» Actions to take
(1) Rewrite the part of the forum thread on spacing after a full stop, starting with "# Computer typing: one" and going on through "which is correct?", with "full stop" changed to "period".
(2) Extend the forum thread on spacing after a full stop, picking up right after its last sentence.

» Document extract
:::::

# Computer typing: one space or two after a fullstop?



## viztopia (23 Mar 2007)

I have always left one space after a full stop before typing again. As i have just done. a new worker in our office says no it is two spaces and one after a comma. Does anyone know which is correct?


----------



## AlastairSC (23 Mar 2007)

*Re: Computer typing*

AFAIK, both conventions are acceptable but the two-space after a period is the stricter rule. Depends where you did your typing training...


----------



## MsGinger (23 Mar 2007)

*Re: Computer typing*

I go with your co-worker - I've always left two after a full stop and one after a comma.


----------



## gipimann (23 Mar 2007)

*Re: Computer typing*

Having learned how to type back in the days of real typewriters (!), I was taught 1 space after a comma and 3 spaces after a full stop!


----------



## aircobra19 (23 Mar 2007)

*Re: Computer typing*

Depends what its for. If its for electronic publishing then one stop is a limitation of the technology and tools used. So it has become more common.

:::::

» Raw data
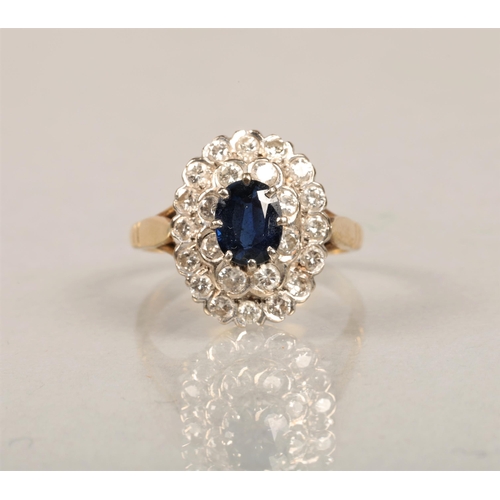 63 - 18ct gold set with diamonds and central sapphire, size P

:::::

» Outputs by task
(1)
# Computer typing: one space or two after a fullstop?



## viztopia (23 Mar 2007)

I have always left one space after a period before typing again. As i have just done. a new worker in our office says no it is two spaces and one after a comma. Does anyone know which is correct?

(2)
http://en.wikipedia.org/wiki/Full_stop


----------



## Dreamerb (23 Mar 2007)

*Re: Computer typing*



viztopia said:


> I have always left one space after a full stop before typing again. As i have just done. a new worker in our office says no it is two spaces and one after a comma. Does anyone know which is correct?


Either is correct, depending on the convention you're using. I have a personal prejudice against the two-spaces-after-full-stop myself, because the spacing can get badly messed up if you're justifying the text, specially if you're using a large font-size. As such, I have to repress the terrible urge to "correct" colleagues' work sent to me for comment. It's probably character building! 

If your new co-worker is insisting one is right and the other wrong, s/he may need a little gentle reminder that there is more than one way to skin a cat... or an irritating co-worker.


----------



## Cahir (23 Mar 2007)

*Re: Computer typing*

I did typing/word processing in school and we were taught two spaces after a full stop.  I hate seeing only one space.


----------



## aircobra19 (23 Mar 2007)

*Re: Computer typing*

Just for fun, vary it at random, one two and occasionally 3 dots. 

You can do a find and replace on ". " or ".  " and make it consistent if they are that bothered.


----------



## ClubMan (23 Mar 2007)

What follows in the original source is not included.